* Text provided:
***

Re: [PATCH 06/29] bcache: fix race in btree_flush_write()

Coly Li <colyli@xxxxxxx> · Thu, 27 Jun 2019 20:45:01 +0800

On 2019/6/27 7:47 下午, Coly Li wrote:
> On 2019/6/27 5:16 下午, Yaowei Bai wrote:
>> On Fri, Jun 14, 2019 at 09:13:35PM +0800, Coly Li wrote:
>>> There is a race between mca_reap(), btree_node_free() and journal code
>>> btree_flush_write(), which results very rare and strange deadlock or
>>> panic and are very hard to reproduce.
>>>
>>> Let me explain how the race happens. In btree_flush_write() one btree
>>> node with oldest journal pin is selected, then it is flushed to cache
>>> device, the select-and-flush is a two steps operation. Between these two
>>> steps, there are something may happen inside the race window,
>>> - The selected btree node was reaped by mca_reap() and allocated to
>>>   other requesters for other btree node.

***

* Data:

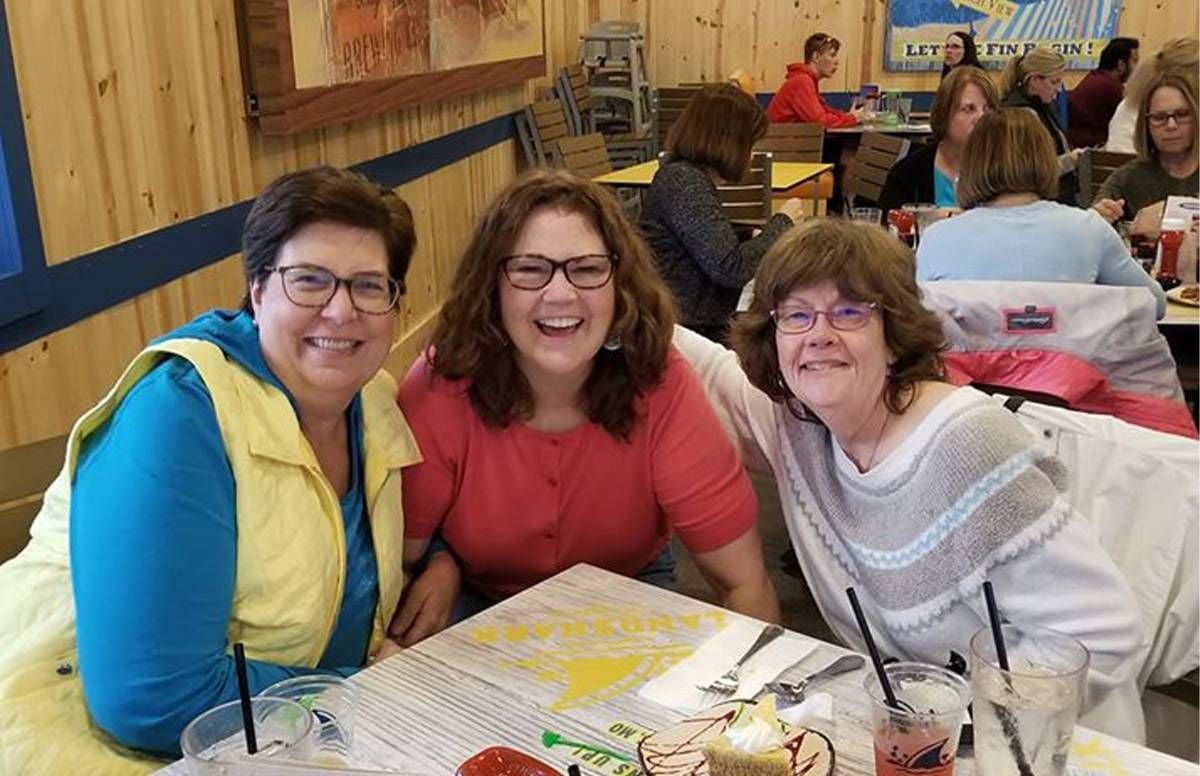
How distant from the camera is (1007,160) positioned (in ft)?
9.07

***

* Aim:
Answer these about the bcache patch thread:
1. At what date and time did Coly Li send this reply?
2. Which functions does the patch description name as racing with each other?
3. In btree_flush_write(), which btree node gets selected for flushing?

* Complete output:
1. Thu, 27 Jun 2019 20:45:01 +0800
2. mca_reap(), btree_node_free() and the journal code btree_flush_write()
3. The one with the oldest journal pin